Oxygen – a genomic caretaker
Oxygen is essential for almost all forms of life. Shortly after its accumulation in the atmosphere one billion years ago, organisms started to exploit molecular oxygen for energy generation. While this is still its principal biological function, oxygen-based molecules – known as reactive oxygen species (ROS) – gradually evolved into essential molecular messengers during cellular metabolism, stress reactions, immune responses, and injury-induced tissue regeneration. However, apart from supporting good things, too little oxygen or too much ROS can also do harm, for instance by driving the proliferation of cancer cells or by promoting neurodegeneration and aging. Thus, to foster desirable physiological effects and supress the harmful ones, most organisms including humans must constantly mobilize adaptive responses to maintain a perfect oxygen/ROS balance.

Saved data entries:

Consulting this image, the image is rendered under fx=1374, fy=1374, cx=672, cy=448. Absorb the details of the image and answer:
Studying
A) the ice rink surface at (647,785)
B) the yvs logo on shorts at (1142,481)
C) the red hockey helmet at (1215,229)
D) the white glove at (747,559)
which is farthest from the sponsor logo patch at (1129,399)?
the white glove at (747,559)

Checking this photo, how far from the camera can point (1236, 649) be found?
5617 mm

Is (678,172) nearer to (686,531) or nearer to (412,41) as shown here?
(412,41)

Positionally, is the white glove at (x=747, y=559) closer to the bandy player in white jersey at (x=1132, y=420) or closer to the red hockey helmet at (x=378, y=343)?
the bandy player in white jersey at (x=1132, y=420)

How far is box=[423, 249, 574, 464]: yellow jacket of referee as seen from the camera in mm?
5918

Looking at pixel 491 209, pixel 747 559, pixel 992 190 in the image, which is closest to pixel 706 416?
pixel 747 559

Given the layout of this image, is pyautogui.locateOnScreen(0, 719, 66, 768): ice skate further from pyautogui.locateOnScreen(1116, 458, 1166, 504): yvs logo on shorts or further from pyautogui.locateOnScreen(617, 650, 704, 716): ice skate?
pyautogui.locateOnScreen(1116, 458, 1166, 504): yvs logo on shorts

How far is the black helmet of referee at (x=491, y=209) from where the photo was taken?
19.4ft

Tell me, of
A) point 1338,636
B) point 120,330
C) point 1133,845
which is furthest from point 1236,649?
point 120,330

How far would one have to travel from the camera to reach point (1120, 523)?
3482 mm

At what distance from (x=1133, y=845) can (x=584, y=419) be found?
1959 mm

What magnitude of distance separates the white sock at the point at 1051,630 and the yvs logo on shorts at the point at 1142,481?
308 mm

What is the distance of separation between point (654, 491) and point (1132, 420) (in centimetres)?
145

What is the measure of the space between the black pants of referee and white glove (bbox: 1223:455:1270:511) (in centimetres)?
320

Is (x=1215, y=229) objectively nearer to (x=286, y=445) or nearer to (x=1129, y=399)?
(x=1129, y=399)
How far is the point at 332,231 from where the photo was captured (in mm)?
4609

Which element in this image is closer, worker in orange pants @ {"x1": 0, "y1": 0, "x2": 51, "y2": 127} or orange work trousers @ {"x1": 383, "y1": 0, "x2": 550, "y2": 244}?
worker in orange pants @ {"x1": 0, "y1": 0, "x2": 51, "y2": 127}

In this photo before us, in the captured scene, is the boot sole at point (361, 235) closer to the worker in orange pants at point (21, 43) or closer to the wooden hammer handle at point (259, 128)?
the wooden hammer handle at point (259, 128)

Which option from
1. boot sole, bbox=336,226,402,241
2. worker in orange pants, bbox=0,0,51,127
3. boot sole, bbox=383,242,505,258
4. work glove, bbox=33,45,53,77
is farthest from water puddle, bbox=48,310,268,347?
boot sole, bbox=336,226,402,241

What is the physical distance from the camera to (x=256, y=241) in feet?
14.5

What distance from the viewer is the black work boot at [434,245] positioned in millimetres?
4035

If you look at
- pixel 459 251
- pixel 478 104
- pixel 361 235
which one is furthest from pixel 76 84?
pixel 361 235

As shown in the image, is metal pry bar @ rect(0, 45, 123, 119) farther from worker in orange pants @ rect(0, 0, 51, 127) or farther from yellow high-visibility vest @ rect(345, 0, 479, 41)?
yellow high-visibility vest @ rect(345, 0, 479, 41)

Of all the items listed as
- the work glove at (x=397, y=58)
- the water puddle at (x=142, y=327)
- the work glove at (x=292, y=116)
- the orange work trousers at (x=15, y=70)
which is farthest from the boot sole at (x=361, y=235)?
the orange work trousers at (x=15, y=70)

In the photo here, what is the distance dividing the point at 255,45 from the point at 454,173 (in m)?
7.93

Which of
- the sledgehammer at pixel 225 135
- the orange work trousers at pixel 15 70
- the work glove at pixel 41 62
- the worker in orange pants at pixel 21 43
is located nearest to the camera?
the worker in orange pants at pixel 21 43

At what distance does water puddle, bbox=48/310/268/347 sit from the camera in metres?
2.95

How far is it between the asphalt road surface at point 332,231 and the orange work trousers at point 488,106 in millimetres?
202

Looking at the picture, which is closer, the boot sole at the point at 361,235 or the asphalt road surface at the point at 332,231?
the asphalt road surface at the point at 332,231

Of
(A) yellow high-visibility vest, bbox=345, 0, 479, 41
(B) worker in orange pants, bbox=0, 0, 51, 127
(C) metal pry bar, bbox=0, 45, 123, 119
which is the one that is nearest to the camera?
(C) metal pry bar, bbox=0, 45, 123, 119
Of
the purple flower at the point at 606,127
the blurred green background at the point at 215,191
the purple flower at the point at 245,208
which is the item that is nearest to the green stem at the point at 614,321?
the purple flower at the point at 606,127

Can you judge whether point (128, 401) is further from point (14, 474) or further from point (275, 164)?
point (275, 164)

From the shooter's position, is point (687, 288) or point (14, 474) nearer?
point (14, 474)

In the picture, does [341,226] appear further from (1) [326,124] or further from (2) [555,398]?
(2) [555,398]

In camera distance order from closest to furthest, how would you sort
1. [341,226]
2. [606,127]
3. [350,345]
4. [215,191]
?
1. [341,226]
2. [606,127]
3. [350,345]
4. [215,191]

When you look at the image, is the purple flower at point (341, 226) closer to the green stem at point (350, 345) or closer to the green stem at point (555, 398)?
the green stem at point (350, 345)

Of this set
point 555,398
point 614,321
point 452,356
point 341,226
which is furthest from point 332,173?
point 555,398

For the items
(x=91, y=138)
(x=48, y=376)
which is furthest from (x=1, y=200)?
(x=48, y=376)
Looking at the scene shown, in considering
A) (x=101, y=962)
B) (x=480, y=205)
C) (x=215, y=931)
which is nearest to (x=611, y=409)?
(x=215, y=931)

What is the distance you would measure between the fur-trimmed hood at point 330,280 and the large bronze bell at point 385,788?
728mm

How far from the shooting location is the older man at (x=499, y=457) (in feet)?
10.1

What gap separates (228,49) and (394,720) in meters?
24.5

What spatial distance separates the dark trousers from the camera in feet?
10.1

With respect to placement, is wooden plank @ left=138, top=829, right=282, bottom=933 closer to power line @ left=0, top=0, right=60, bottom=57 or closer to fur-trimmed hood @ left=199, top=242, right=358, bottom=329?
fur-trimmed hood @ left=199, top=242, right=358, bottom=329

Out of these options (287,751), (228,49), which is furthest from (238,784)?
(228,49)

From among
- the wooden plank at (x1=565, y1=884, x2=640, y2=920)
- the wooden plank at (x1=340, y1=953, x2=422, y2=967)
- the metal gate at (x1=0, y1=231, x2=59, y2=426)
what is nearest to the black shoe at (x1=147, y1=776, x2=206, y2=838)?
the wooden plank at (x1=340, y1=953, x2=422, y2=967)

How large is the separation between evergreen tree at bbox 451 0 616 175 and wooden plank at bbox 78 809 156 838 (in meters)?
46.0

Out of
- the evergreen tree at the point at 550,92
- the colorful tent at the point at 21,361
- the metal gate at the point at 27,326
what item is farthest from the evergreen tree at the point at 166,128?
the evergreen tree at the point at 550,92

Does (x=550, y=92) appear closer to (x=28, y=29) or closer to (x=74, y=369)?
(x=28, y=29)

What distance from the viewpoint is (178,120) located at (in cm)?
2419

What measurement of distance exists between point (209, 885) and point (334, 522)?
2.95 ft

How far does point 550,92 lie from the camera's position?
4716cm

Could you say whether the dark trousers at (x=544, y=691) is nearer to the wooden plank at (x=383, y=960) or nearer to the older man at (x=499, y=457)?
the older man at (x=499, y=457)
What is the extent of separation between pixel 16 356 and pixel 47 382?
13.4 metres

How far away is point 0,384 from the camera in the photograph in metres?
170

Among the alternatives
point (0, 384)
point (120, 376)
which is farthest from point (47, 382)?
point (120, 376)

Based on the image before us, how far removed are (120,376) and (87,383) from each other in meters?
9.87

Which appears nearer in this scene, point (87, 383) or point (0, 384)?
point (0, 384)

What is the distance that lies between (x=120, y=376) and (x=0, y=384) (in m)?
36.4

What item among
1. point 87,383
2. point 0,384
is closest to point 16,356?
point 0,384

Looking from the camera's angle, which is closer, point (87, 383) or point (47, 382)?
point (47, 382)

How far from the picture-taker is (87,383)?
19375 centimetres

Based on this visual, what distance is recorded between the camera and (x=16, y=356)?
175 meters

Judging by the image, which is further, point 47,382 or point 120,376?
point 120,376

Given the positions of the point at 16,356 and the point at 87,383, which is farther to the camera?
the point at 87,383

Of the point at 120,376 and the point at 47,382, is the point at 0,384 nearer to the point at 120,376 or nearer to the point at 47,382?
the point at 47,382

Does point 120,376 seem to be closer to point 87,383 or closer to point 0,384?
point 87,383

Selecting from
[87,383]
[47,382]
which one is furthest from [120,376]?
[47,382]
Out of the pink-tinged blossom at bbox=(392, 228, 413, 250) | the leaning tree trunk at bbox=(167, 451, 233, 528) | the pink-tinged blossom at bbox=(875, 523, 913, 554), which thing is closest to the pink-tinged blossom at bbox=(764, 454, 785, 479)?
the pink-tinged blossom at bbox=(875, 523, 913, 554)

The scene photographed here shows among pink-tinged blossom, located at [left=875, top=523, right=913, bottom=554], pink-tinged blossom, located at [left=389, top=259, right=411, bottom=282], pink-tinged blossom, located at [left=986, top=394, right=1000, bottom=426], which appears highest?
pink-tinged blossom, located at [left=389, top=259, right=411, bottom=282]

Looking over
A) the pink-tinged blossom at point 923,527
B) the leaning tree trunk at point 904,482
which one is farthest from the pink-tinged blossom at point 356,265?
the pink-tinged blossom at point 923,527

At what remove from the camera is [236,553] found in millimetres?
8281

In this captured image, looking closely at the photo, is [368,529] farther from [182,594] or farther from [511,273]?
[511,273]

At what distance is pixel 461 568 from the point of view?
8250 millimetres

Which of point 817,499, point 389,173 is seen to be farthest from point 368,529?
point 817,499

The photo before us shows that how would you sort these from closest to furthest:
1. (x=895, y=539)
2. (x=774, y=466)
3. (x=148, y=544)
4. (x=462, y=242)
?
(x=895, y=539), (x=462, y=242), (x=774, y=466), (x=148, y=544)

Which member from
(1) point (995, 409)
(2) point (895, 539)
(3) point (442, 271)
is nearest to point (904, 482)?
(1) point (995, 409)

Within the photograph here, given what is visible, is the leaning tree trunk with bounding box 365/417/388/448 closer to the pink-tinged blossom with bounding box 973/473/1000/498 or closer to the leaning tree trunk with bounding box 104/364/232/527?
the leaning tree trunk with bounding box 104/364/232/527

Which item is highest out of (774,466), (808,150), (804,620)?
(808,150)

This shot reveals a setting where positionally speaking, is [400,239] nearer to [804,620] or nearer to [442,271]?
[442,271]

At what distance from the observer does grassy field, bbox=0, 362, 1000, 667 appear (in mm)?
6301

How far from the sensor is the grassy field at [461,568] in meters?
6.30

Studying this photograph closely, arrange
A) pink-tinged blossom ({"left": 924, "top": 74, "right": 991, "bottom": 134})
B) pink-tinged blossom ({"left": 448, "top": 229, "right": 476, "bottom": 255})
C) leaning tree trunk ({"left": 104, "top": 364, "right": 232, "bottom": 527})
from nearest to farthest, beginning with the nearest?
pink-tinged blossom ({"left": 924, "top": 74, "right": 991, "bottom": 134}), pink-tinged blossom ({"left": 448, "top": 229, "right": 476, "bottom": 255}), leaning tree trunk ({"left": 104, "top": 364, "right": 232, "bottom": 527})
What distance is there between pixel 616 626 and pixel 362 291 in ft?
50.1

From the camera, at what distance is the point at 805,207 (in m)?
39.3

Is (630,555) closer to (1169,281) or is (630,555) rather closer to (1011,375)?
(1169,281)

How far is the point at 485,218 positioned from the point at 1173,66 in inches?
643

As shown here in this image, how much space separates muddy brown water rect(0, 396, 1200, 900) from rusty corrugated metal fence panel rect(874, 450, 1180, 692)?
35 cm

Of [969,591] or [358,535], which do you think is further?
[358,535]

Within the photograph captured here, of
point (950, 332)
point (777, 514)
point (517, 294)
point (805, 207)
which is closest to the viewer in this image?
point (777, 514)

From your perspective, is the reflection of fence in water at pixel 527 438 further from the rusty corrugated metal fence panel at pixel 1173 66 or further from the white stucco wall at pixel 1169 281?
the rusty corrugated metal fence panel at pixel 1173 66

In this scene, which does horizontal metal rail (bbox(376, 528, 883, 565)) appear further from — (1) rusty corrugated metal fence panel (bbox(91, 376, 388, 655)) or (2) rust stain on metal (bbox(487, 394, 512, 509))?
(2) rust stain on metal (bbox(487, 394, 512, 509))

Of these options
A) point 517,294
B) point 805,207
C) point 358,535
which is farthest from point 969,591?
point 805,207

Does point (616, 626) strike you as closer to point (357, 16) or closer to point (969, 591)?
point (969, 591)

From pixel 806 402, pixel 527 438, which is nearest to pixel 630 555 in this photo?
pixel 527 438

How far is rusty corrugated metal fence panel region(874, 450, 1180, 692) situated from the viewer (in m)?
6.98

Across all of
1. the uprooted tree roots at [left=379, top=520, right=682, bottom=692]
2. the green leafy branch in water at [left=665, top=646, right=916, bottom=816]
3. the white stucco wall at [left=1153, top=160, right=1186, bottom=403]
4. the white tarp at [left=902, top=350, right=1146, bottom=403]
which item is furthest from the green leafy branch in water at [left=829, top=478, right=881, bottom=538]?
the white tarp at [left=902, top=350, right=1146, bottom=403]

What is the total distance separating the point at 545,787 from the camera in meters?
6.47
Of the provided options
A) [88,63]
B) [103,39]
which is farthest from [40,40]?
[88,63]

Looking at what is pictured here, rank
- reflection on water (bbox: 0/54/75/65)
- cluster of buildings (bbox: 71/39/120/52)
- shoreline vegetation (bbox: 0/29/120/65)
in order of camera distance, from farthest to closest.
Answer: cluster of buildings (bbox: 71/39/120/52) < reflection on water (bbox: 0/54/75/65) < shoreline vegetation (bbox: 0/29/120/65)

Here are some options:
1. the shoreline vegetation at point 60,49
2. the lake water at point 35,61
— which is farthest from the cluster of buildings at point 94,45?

• [Work instruction 1]:
Decide whether each statement agrees with the text about oxygen above. Answer yes or no for each, and quote the words of the text that decide it.
(a) Organisms began using molecular oxygen for energy generation soon after it accumulated in the atmosphere.
(b) Acting as a molecular messenger has replaced energy generation as oxygen's principal biological function.
(c) Harm comes only from having too much oxygen.
• [Work instruction 2]:
Carry on the text about oxygen as a genomic caretaker, starting after its last sentence.

• [Written answer 1]:
(a) Yes: "Shortly after its accumulation in the atmosphere one billion years ago, organisms started to exploit molecular oxygen for energy generation."
(b) No: "While this is still its principal biological function"
(c) No: "too little oxygen or too much ROS can also do harm"

• [Written answer 2]:
This can be best illustrated on cancer, where most developing tumors experience episodes of transient oxygen starvation (hypoxia) due to limited blood supply. This forces cancer cells to reprogram their metabolism and initiate the so called ‘hypoxia response’ in order to survive. Fundamental discoveries in this area of biomedicine were honored with the Nobel Prizes in Physiology or Medicine in 1931 to Otto Warburg and 2019 to Gregg Semenza, William Kaelin and Peter Ratcliffe. These pioneers and many other scientists established that the hypoxia response not only enables cancer cells to adapt to the hostile environment, but it also allows them to accumulate more mutations that further increase their proliferation and invasiveness. While this has long been recognized as crucial for cancer evolution, how exactly cancers fuel their mutation rates under low oxygen remained largely elusive despite it holds tremendous potential for a better understanding of the disease itself, as well as for designing new ways of cancer treatment.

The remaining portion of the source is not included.